─── Supplied information
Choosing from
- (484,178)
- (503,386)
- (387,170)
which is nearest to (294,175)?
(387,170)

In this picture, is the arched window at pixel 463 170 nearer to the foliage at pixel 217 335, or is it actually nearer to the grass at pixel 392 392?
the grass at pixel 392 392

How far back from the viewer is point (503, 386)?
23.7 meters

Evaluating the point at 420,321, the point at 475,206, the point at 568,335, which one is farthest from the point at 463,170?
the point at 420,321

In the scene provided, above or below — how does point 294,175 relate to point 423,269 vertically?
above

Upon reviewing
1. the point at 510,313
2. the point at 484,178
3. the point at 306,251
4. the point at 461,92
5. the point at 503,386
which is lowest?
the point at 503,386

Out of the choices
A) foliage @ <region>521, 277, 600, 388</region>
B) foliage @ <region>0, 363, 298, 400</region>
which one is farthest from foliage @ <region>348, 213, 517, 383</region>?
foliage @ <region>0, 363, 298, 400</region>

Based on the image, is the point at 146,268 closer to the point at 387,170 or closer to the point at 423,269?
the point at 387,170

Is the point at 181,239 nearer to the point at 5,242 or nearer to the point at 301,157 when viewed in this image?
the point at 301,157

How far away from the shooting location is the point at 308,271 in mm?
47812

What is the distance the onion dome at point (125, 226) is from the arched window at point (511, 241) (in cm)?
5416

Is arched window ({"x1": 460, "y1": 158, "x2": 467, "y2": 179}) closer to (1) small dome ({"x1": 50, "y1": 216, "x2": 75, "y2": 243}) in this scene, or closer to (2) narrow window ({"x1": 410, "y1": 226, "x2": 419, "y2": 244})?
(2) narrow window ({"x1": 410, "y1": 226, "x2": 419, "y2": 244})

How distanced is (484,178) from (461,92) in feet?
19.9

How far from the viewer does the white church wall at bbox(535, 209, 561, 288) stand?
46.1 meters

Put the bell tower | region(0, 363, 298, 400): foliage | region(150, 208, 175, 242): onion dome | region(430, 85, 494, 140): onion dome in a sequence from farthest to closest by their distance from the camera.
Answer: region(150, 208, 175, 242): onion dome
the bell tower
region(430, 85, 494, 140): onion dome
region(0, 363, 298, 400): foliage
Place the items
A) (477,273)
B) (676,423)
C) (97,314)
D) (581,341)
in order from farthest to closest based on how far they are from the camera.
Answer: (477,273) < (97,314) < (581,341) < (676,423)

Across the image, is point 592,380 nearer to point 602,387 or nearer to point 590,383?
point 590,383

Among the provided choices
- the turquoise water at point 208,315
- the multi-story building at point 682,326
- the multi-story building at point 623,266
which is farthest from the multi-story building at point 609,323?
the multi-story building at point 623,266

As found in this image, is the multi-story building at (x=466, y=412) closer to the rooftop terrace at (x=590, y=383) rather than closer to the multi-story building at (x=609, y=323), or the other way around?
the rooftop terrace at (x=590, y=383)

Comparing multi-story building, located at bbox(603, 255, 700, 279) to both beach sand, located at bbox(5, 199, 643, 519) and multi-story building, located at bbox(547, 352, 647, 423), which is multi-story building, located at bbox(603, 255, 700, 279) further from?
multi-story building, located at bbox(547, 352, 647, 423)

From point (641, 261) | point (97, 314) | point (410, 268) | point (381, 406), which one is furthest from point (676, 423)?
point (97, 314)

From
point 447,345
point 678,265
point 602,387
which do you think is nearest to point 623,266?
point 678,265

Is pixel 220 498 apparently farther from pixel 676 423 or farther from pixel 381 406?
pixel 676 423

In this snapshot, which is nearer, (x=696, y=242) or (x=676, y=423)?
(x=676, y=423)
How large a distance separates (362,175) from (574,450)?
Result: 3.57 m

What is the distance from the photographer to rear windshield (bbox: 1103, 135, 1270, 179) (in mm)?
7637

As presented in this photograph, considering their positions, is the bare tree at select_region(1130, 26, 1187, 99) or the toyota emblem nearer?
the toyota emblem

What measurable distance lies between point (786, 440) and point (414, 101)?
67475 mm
──────
### Exercise
Write out all of the records above without changing a single character.

### Exercise output
Choosing from
- (484,178)
- (503,386)
- (387,170)
which is nearest to (294,175)?
(387,170)

In this picture, is the arched window at pixel 463 170 nearer to the foliage at pixel 217 335, or is it actually nearer to the grass at pixel 392 392?
the grass at pixel 392 392

How far back from the viewer is point (503, 386)?
23.7 meters

Evaluating the point at 420,321, the point at 475,206, the point at 568,335, which one is farthest from the point at 463,170?
the point at 420,321

In the scene provided, above or below — how does point 294,175 relate to point 423,269 vertically?
above

Upon reviewing
1. the point at 510,313
2. the point at 484,178
3. the point at 306,251
4. the point at 461,92
5. the point at 503,386
which is lowest?
the point at 503,386

Out of the choices
A) foliage @ <region>521, 277, 600, 388</region>
B) foliage @ <region>0, 363, 298, 400</region>
which one is farthest from foliage @ <region>348, 213, 517, 383</region>?
foliage @ <region>0, 363, 298, 400</region>

Based on the image, is the point at 146,268 closer to the point at 387,170 or closer to the point at 423,269?
the point at 387,170

Is the point at 181,239 nearer to the point at 5,242 or nearer to the point at 301,157 when viewed in this image?
the point at 301,157

How far away from the shooting location is the point at 308,271 in mm?
47812

What is the distance the onion dome at point (125, 226) is from the arched window at point (511, 241) (in cm)?
5416

Is arched window ({"x1": 460, "y1": 158, "x2": 467, "y2": 179}) closer to (1) small dome ({"x1": 50, "y1": 216, "x2": 75, "y2": 243}) in this scene, or closer to (2) narrow window ({"x1": 410, "y1": 226, "x2": 419, "y2": 244})?
(2) narrow window ({"x1": 410, "y1": 226, "x2": 419, "y2": 244})

How distanced is (484,178) from (461,92) in feet?
19.9

How far from the viewer does the white church wall at bbox(535, 209, 561, 288) stand?
46.1 meters

Put the bell tower | region(0, 363, 298, 400): foliage | region(150, 208, 175, 242): onion dome | region(430, 85, 494, 140): onion dome in a sequence from farthest to closest by their distance from the camera.
Answer: region(150, 208, 175, 242): onion dome
the bell tower
region(430, 85, 494, 140): onion dome
region(0, 363, 298, 400): foliage
Place the items
A) (477,273)
B) (676,423)
C) (97,314)
D) (581,341)
in order from farthest to closest based on how far they are from the camera.
Answer: (477,273) < (97,314) < (581,341) < (676,423)

Across the image, is point 592,380 nearer to point 602,387 or nearer to point 590,383?
point 590,383

Among the provided choices
- the turquoise water at point 208,315
- the multi-story building at point 682,326
- the multi-story building at point 623,266
which is farthest from the multi-story building at point 609,323?
the multi-story building at point 623,266

As found in this image, is the multi-story building at (x=466, y=412) closer to the rooftop terrace at (x=590, y=383) rather than closer to the multi-story building at (x=609, y=323), or the other way around?
the rooftop terrace at (x=590, y=383)

Comparing multi-story building, located at bbox(603, 255, 700, 279) to both beach sand, located at bbox(5, 199, 643, 519) and multi-story building, located at bbox(547, 352, 647, 423), which is multi-story building, located at bbox(603, 255, 700, 279) further from?
multi-story building, located at bbox(547, 352, 647, 423)

From point (641, 261) | point (97, 314) | point (410, 268) | point (381, 406), which one is furthest from point (676, 423)?
point (97, 314)

From
point 447,345
point 678,265
point 602,387
which do you think is nearest to point 623,266?
point 678,265

Is pixel 220 498 apparently farther from pixel 676 423 or farther from pixel 381 406?
pixel 676 423

In this snapshot, which is nearer, (x=696, y=242) or (x=676, y=423)?
(x=676, y=423)
How large a distance separates (362,175) from (574,450)?
Result: 3.57 m

What is the distance from the photographer to rear windshield (bbox: 1103, 135, 1270, 179) (in mm)?
7637

As presented in this photograph, considering their positions, is the bare tree at select_region(1130, 26, 1187, 99) or the toyota emblem nearer?
the toyota emblem

What measurable distance lies between point (786, 440) and point (414, 101)?
67475 mm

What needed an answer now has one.